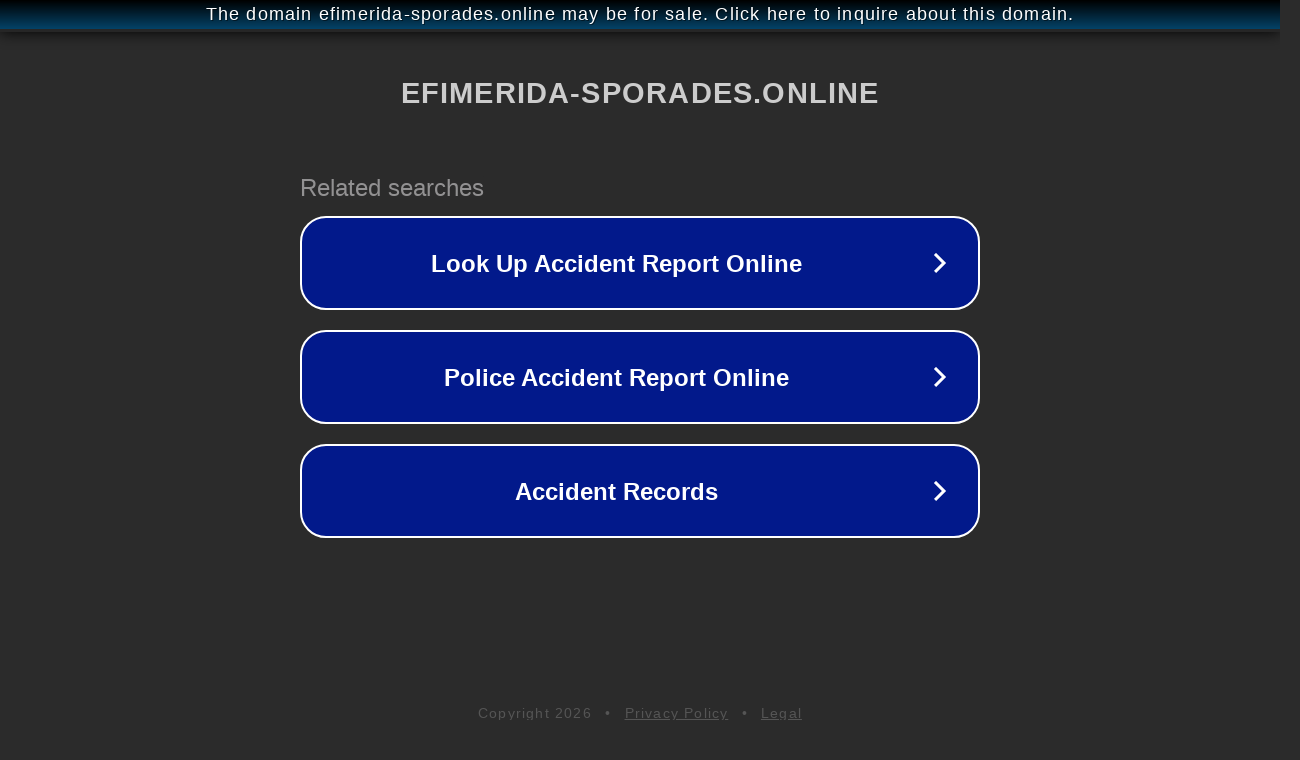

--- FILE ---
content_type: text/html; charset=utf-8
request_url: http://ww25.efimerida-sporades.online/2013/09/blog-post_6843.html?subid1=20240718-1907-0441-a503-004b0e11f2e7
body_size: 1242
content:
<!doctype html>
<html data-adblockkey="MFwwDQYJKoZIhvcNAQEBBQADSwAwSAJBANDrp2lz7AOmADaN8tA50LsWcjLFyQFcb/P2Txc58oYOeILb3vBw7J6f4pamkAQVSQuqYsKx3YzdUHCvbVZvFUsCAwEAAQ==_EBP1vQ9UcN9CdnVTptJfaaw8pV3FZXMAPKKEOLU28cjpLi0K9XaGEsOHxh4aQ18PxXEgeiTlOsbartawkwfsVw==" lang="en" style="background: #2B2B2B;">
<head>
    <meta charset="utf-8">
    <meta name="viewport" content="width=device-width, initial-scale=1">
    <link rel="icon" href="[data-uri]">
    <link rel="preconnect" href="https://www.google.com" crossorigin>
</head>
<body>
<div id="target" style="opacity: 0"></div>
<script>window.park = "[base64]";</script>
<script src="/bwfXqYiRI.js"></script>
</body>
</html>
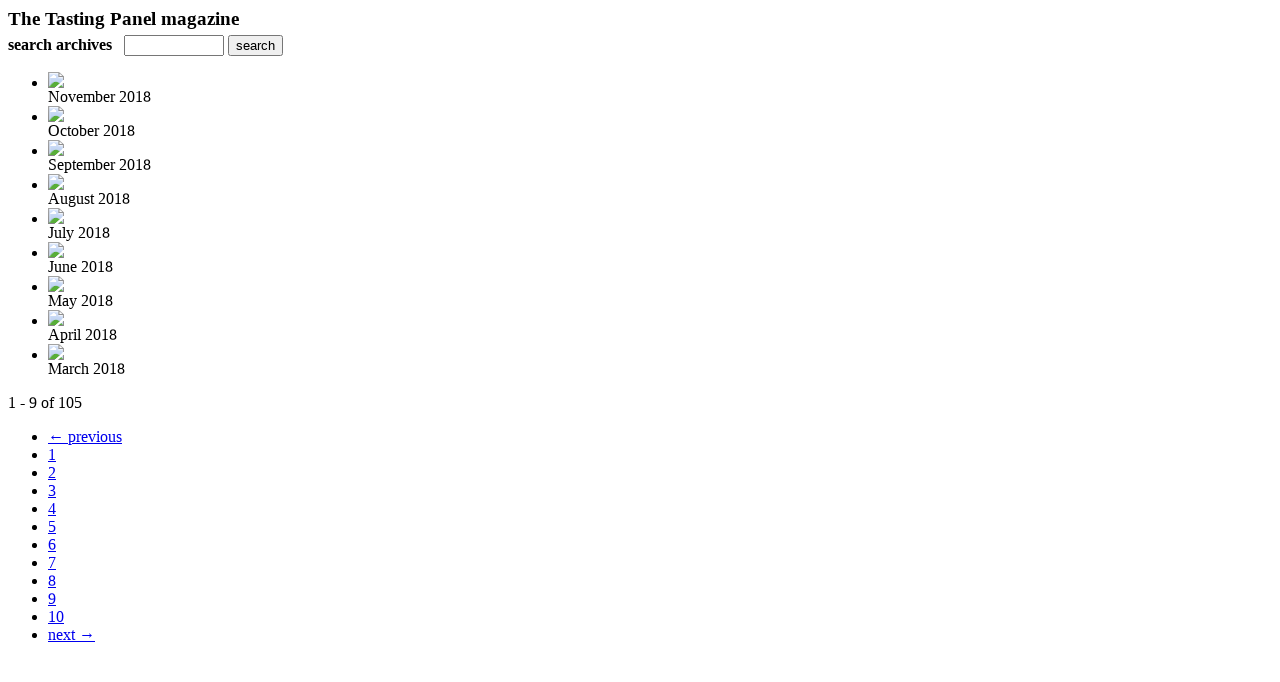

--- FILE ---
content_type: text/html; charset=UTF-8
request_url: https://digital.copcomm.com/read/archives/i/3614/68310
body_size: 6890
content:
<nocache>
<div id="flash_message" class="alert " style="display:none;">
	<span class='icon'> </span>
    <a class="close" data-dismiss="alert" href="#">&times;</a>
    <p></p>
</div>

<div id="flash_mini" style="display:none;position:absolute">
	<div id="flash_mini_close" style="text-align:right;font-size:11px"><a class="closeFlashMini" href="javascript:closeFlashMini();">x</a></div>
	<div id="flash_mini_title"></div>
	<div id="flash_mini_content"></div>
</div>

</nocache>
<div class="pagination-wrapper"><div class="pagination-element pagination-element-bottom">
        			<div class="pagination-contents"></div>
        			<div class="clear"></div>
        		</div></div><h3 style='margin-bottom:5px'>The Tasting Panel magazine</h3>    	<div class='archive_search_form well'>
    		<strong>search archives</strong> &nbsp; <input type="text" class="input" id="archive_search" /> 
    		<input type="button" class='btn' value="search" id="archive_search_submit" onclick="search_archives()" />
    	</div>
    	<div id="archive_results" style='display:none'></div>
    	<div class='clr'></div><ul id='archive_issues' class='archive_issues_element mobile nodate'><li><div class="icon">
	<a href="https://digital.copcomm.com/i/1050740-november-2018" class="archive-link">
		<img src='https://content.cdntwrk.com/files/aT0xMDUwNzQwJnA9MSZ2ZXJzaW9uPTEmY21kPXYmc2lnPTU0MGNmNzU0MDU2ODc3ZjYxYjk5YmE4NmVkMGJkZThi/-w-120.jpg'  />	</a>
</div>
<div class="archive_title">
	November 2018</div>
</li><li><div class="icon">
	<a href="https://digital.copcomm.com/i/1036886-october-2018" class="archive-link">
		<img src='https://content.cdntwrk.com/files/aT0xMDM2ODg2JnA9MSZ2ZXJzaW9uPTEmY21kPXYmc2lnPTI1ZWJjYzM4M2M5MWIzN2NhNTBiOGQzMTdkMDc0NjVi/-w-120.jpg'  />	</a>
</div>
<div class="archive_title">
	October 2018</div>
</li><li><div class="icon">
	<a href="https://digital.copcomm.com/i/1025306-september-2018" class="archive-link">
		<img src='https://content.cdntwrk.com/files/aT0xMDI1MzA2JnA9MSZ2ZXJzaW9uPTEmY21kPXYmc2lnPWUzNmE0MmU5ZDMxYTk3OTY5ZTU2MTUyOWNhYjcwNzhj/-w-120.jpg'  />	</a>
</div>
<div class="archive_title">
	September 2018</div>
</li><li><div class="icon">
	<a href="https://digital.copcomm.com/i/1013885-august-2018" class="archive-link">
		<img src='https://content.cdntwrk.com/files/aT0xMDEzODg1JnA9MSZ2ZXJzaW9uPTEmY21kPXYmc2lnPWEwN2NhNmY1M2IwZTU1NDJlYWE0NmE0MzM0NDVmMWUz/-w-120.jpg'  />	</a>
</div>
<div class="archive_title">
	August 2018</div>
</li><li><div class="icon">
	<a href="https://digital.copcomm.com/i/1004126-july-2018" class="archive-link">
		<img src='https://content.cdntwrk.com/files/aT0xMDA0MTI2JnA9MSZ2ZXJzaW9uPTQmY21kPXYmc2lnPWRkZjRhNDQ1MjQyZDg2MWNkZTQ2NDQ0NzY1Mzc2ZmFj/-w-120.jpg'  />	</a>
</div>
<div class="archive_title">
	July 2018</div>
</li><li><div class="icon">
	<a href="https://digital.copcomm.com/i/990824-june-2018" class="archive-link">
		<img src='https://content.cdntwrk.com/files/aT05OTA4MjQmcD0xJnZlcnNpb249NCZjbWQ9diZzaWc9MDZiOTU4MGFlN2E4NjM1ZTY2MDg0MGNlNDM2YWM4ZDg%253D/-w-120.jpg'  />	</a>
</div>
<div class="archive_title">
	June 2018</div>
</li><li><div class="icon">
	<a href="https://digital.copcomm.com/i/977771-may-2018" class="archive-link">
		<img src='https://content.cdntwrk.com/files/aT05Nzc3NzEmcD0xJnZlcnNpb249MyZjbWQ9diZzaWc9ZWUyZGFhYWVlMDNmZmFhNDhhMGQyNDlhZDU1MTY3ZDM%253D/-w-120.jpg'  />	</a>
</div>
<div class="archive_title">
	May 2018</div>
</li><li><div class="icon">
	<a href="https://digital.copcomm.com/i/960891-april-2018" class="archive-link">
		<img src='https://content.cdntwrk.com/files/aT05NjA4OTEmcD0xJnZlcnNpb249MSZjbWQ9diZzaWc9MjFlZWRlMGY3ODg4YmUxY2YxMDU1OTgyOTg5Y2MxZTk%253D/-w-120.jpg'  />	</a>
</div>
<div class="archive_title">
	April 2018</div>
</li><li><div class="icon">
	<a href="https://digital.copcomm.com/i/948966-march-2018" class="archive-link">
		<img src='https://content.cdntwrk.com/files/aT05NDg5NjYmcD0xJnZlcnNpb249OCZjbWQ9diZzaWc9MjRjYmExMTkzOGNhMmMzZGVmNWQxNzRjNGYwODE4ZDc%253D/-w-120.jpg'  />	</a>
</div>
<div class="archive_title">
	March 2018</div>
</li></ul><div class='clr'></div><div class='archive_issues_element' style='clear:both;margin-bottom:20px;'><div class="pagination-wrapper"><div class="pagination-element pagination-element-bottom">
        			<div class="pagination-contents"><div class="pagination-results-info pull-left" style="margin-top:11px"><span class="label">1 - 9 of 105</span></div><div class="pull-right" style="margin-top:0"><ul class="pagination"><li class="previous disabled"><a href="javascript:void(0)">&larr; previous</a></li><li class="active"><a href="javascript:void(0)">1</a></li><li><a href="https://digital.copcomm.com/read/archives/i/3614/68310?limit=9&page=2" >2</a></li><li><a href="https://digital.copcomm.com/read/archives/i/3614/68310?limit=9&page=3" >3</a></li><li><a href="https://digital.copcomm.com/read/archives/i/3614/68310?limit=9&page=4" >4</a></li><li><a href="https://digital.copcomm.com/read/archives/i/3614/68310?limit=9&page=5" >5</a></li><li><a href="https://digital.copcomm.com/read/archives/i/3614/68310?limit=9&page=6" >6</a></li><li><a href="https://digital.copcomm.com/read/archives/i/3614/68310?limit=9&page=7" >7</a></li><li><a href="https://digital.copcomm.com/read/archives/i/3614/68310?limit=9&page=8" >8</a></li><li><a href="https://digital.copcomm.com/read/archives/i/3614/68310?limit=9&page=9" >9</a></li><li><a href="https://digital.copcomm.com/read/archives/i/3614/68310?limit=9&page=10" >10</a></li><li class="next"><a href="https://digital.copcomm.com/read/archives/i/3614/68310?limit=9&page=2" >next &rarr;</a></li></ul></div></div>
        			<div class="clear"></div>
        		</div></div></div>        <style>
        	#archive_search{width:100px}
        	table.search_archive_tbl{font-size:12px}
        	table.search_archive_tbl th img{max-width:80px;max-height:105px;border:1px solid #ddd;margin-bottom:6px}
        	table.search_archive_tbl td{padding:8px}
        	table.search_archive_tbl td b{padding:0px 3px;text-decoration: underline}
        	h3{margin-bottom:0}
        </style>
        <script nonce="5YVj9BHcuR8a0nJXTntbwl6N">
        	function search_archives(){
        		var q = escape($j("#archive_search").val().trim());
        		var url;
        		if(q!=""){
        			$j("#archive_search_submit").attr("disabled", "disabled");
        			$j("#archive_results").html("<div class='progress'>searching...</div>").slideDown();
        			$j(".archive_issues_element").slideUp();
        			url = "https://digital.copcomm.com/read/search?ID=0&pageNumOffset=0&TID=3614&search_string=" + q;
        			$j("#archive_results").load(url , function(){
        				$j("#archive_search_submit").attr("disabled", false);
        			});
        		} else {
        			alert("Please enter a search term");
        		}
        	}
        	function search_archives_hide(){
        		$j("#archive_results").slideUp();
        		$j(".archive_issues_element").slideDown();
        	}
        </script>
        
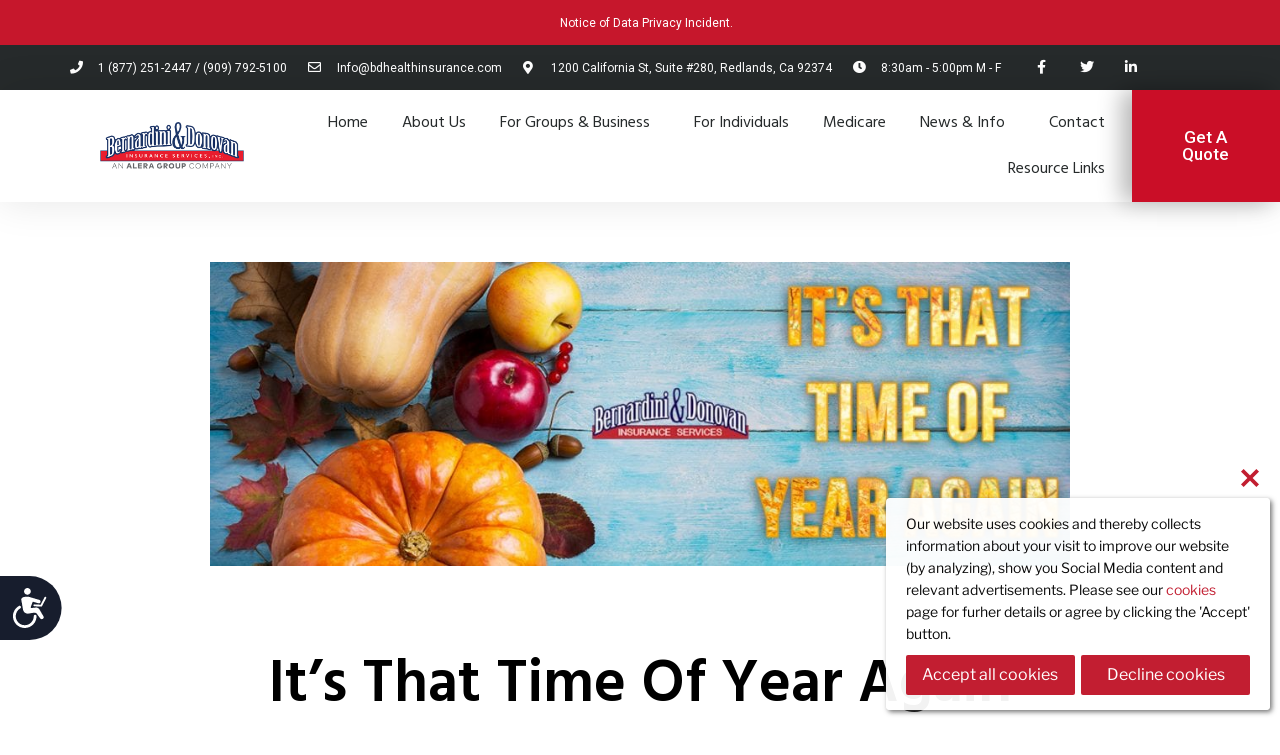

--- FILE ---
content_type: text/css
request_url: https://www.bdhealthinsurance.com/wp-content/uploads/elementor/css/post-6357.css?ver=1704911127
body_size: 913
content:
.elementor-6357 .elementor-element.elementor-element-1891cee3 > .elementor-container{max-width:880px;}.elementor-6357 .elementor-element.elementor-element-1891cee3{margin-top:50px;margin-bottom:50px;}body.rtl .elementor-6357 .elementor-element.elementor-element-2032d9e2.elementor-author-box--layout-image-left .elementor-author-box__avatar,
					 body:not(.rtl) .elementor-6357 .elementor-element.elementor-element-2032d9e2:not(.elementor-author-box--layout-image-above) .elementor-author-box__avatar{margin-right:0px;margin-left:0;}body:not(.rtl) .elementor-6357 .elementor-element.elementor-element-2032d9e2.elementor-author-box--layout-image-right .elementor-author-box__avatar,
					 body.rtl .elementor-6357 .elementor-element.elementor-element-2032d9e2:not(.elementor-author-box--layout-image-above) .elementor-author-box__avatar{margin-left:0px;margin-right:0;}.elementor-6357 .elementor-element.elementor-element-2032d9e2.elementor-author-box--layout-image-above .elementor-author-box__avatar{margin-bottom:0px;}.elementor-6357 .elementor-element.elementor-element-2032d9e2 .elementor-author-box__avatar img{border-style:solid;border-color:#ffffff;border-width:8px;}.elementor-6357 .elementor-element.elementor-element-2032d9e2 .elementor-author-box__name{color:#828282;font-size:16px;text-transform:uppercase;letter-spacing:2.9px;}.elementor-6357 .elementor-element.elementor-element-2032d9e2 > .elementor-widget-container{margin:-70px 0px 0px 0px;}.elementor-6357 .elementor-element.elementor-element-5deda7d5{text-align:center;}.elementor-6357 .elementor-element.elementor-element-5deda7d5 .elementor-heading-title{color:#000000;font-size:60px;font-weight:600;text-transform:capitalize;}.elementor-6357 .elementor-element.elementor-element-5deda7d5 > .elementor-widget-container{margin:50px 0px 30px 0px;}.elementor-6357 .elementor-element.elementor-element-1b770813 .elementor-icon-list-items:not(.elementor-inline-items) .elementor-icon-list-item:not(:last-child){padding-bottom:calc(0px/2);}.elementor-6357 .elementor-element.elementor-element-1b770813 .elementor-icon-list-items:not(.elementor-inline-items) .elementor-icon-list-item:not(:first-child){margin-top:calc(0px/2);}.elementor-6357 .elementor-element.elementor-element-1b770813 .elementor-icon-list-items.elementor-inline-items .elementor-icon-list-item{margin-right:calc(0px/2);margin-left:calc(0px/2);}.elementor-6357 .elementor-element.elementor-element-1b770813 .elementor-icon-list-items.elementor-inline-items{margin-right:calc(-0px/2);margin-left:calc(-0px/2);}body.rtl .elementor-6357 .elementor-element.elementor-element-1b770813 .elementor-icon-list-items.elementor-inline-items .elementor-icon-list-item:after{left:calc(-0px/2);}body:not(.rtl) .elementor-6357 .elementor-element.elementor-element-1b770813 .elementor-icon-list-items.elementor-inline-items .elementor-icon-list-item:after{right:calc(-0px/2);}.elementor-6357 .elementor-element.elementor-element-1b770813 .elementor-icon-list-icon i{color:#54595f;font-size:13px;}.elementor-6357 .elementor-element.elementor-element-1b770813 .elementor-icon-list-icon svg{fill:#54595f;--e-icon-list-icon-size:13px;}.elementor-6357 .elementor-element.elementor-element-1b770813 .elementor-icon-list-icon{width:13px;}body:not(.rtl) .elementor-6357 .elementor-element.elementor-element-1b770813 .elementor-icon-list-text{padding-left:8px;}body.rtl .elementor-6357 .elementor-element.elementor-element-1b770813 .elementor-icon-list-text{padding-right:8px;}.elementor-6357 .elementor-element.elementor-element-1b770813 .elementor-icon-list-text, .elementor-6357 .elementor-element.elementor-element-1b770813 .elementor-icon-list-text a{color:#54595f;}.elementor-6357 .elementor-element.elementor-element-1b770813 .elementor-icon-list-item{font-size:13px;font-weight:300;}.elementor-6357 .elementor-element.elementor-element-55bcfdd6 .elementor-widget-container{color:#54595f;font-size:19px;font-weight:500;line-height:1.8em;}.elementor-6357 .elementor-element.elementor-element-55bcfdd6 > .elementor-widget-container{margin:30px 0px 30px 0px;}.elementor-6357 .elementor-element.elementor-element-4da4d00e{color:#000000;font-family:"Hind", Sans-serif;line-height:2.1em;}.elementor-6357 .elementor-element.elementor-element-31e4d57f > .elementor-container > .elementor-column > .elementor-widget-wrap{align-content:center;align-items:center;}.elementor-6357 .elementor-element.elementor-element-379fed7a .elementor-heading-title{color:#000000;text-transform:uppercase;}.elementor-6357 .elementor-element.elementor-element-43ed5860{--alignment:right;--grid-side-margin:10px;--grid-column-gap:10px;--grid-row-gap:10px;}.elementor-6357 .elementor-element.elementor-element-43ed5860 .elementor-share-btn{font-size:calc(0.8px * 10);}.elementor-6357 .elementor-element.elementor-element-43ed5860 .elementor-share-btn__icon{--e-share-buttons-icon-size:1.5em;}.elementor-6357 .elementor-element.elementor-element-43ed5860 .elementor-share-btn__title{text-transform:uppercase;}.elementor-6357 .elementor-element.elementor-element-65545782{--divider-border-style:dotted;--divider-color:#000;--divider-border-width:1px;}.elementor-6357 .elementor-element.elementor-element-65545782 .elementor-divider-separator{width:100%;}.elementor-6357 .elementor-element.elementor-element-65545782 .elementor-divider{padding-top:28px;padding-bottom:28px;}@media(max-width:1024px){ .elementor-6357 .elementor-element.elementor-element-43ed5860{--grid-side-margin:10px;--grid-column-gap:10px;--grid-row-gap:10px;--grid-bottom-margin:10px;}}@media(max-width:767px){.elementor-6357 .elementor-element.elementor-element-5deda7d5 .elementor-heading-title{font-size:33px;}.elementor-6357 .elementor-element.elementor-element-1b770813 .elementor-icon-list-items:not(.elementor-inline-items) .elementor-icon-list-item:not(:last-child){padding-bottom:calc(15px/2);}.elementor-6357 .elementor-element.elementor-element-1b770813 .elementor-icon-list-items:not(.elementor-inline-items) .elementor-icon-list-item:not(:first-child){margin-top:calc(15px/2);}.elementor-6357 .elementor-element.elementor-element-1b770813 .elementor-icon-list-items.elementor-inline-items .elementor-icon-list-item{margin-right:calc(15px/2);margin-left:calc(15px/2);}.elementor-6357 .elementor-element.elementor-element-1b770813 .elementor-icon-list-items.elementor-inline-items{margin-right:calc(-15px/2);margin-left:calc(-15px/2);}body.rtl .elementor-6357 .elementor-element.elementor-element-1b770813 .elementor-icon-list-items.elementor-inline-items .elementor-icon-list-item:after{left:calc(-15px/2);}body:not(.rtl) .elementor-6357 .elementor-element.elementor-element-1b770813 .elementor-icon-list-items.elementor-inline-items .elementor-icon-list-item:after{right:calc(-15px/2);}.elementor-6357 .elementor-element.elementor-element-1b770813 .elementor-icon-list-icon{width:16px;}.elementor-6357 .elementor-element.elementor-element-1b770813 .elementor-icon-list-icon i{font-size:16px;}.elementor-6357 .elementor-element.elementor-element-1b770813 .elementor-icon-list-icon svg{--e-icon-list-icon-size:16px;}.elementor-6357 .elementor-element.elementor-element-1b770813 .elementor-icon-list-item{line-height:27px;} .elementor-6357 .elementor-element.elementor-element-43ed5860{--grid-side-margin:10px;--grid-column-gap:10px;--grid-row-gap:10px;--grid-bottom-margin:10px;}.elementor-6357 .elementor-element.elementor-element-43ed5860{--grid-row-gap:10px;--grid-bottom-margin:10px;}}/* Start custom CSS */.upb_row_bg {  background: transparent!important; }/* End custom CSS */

▶ [About this exercise]:
Please give back an exact copy of the entries above from their first line through the line containing "<!doctype html>", leaving the pictures aside.

▶ [Expected output]:
--- FILE ---
content_type: text/html; charset=utf-8
request_url: http://ww25.efimerida-sporades.online/2013/09/blog-post_6843.html?subid1=20240718-1907-0441-a503-004b0e11f2e7
body_size: 1242
content:
<!doctype html>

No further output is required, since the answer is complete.